**What is asked:**
Return every line of the listing below that contains the string "vertically", reproducing each such line in full.

**Working data:**
____________________
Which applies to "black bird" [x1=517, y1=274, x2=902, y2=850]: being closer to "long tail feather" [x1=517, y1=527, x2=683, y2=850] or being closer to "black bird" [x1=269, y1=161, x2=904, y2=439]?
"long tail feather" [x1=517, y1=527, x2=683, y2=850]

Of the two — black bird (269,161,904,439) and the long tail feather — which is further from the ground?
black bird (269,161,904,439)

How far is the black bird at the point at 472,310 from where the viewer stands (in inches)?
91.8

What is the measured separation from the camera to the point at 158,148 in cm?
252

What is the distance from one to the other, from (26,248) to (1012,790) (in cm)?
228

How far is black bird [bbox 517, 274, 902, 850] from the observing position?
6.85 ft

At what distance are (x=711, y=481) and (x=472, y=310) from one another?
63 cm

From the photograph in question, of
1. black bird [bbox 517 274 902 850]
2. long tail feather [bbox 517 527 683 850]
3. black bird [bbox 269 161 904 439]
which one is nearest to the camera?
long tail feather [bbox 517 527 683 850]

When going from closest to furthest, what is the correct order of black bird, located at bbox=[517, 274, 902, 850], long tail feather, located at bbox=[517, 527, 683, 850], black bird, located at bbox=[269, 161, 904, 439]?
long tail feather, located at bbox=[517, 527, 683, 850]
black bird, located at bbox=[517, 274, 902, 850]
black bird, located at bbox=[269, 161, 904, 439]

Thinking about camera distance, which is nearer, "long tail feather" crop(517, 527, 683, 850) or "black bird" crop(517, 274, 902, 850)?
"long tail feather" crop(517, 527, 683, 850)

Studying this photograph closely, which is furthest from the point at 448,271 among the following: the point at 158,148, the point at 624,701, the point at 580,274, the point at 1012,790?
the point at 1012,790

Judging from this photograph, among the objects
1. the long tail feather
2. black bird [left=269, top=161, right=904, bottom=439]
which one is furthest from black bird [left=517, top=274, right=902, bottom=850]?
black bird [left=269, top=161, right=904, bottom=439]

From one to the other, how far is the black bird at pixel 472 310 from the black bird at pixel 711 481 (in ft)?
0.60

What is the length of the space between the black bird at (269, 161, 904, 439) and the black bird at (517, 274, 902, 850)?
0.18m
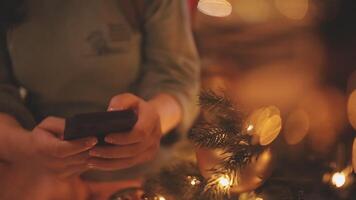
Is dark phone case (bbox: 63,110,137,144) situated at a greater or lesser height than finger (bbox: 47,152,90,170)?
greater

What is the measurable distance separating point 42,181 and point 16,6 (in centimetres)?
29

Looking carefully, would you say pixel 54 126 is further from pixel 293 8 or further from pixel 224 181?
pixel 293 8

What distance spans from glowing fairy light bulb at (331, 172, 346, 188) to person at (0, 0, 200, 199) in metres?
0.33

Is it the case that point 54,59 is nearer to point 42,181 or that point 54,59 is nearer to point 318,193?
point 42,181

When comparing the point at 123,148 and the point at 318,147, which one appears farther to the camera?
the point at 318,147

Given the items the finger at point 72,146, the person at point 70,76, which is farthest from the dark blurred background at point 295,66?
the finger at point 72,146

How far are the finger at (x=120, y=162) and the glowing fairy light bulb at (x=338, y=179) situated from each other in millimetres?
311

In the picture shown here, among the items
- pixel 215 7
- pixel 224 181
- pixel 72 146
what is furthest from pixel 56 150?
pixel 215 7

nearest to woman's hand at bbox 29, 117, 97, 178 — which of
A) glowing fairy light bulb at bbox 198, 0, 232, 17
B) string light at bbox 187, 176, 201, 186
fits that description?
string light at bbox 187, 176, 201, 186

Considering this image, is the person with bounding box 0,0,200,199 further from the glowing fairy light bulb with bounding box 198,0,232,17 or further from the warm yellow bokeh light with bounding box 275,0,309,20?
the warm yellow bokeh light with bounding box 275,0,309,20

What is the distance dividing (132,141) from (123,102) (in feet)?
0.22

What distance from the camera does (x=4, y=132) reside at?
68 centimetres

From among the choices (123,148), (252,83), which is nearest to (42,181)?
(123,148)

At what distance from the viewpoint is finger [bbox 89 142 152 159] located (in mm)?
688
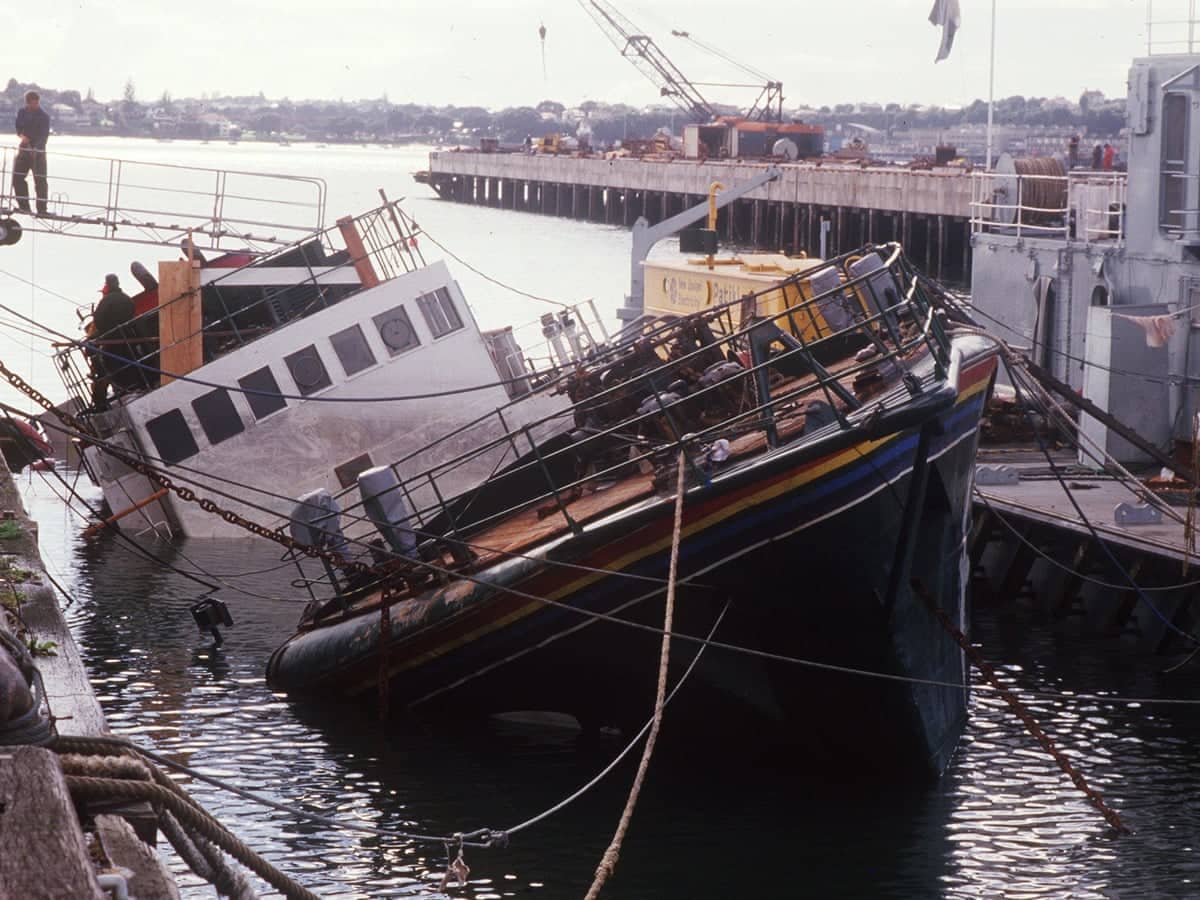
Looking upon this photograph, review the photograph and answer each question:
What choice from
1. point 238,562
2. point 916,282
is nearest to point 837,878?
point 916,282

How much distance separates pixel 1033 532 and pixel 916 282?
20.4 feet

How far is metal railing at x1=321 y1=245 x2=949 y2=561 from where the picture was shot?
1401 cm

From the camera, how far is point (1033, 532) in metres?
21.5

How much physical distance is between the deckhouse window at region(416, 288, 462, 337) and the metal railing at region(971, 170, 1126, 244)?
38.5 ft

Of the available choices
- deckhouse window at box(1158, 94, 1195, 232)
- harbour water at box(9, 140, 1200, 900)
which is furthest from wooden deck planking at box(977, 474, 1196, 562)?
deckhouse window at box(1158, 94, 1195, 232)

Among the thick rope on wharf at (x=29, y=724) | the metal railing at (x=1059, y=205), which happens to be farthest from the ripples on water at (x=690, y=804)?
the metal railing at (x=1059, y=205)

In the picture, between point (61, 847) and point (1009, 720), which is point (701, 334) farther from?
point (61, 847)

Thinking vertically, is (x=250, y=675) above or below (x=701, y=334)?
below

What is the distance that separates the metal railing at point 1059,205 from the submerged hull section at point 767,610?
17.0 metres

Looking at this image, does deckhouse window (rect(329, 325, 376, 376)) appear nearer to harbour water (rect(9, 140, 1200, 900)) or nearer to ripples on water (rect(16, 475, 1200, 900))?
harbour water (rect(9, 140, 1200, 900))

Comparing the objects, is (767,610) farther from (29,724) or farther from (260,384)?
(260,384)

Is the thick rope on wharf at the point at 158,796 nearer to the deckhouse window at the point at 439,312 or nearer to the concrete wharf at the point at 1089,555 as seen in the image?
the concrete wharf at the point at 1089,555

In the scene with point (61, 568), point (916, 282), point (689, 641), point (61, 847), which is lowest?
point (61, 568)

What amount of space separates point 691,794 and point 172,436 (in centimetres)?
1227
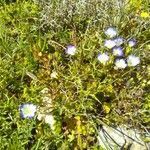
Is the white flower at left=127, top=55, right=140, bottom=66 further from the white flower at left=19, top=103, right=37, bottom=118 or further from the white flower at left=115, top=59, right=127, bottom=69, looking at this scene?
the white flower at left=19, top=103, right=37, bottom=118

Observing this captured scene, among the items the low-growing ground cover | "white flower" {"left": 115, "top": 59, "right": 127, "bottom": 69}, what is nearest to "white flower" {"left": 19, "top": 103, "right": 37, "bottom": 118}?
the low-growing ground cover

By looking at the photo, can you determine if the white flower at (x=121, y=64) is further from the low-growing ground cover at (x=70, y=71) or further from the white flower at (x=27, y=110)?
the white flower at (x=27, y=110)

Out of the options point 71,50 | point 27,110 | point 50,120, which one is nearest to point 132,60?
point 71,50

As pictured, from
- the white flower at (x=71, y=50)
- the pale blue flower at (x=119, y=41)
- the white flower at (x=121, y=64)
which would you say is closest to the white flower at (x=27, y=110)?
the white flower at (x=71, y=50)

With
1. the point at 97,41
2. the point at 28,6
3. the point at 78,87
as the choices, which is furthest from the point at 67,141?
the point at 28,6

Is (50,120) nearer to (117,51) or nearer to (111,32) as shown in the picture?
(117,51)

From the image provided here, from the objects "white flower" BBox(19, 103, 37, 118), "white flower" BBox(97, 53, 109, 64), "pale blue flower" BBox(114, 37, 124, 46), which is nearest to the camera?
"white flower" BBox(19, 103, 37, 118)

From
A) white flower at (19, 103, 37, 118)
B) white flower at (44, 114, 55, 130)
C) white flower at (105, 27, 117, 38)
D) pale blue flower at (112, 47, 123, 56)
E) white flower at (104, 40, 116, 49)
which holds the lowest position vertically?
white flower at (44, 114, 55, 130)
____________________
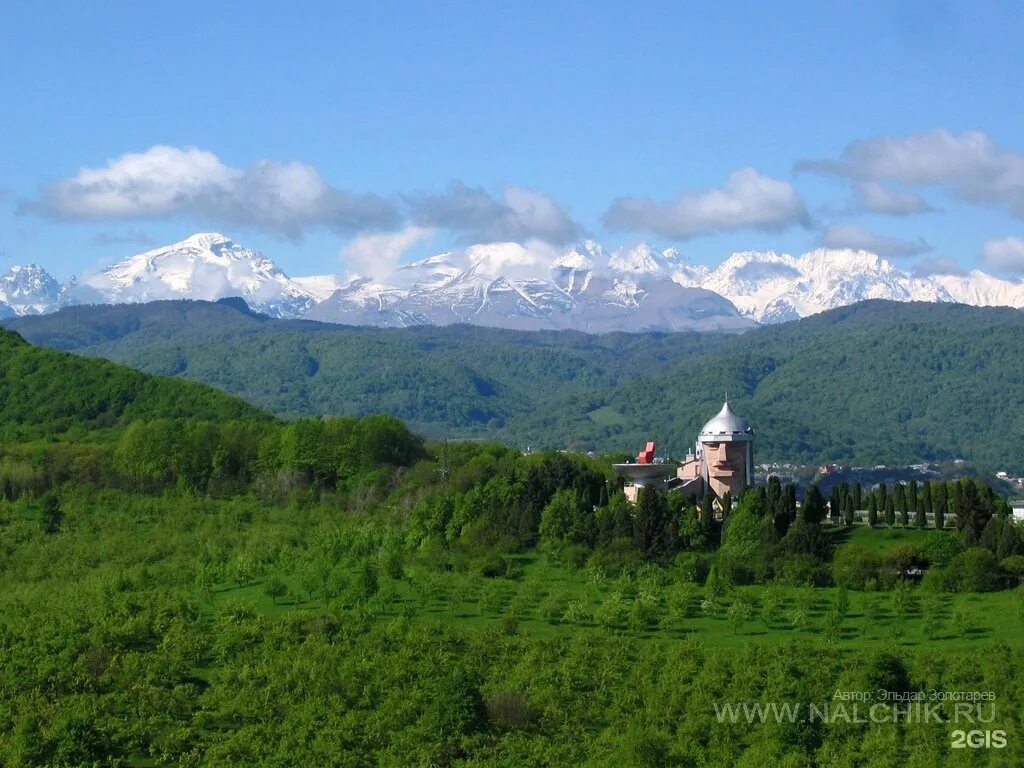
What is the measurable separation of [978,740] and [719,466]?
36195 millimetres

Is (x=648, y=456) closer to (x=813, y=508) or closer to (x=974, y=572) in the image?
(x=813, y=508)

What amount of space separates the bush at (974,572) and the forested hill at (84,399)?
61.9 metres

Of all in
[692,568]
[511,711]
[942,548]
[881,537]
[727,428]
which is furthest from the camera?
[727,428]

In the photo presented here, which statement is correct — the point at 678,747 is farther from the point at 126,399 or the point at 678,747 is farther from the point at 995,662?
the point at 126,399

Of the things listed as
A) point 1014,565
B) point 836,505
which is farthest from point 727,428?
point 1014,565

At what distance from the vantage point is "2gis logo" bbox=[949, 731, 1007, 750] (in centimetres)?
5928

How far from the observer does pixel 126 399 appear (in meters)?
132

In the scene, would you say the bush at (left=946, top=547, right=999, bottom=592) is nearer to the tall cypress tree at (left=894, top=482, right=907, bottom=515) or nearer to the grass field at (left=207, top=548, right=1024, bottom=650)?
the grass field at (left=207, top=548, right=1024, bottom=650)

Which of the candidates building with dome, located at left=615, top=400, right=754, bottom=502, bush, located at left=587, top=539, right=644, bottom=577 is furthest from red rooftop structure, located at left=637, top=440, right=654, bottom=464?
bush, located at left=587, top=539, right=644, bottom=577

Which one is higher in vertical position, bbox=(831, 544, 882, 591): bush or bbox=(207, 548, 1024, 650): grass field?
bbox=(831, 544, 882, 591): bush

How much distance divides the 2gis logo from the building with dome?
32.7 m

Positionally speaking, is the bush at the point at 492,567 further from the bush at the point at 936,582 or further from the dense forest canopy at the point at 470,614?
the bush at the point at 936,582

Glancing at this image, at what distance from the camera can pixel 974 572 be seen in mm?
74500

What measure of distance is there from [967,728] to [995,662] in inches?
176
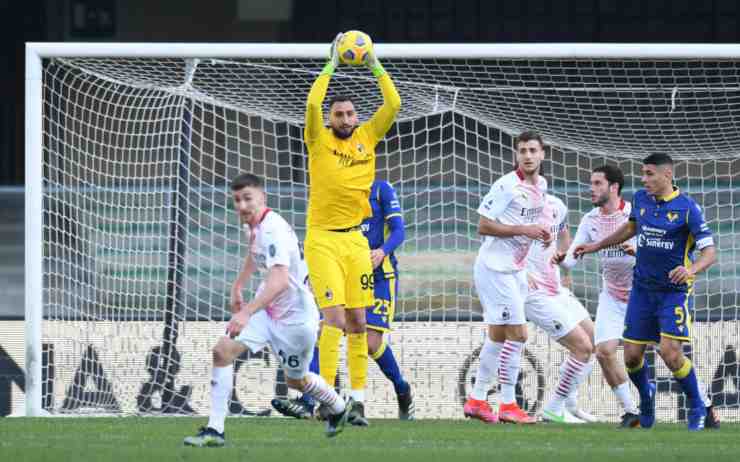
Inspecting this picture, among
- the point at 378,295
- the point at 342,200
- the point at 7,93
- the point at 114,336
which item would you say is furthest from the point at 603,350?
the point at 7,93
____________________
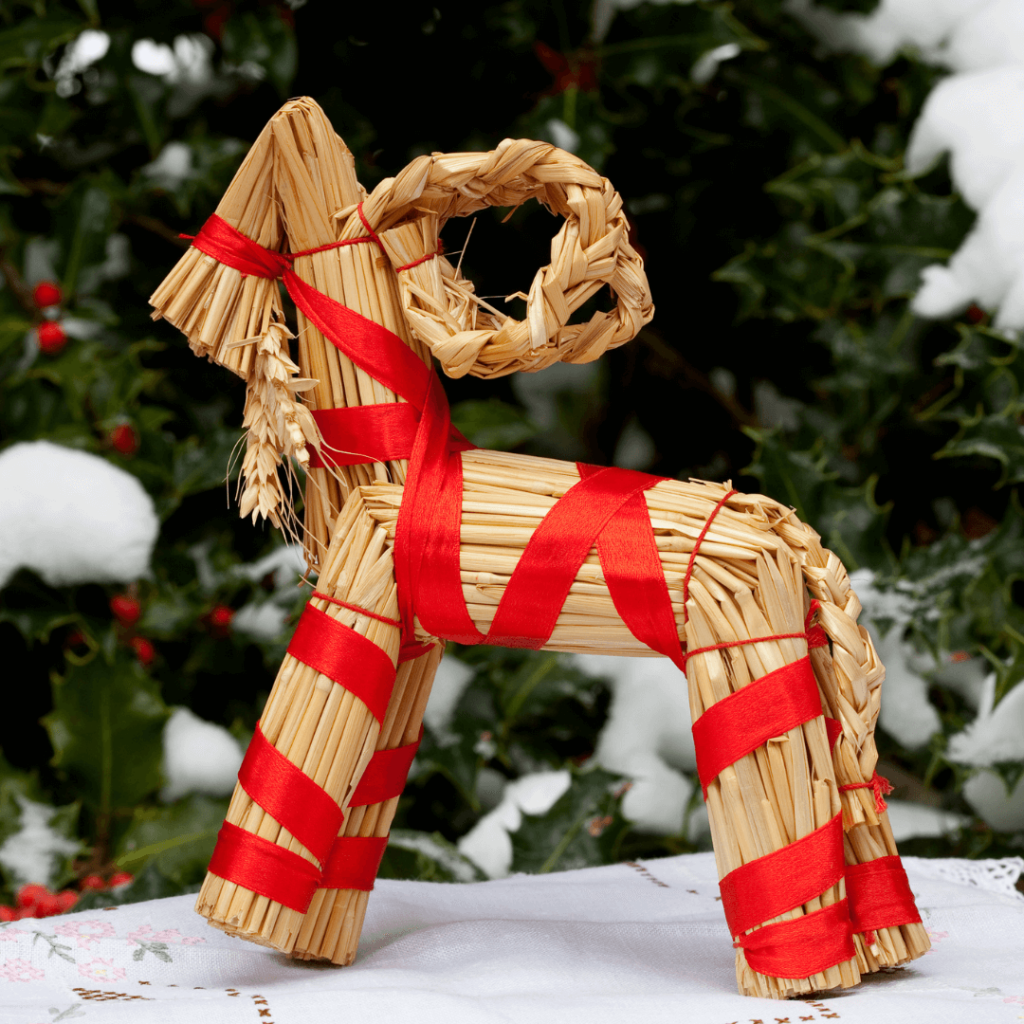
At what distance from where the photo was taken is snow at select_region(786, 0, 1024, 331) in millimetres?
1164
____________________
**Written response:**
Thinking vertically, is (x=250, y=675) above or below (x=701, y=334)?
which holds the lowest position vertically?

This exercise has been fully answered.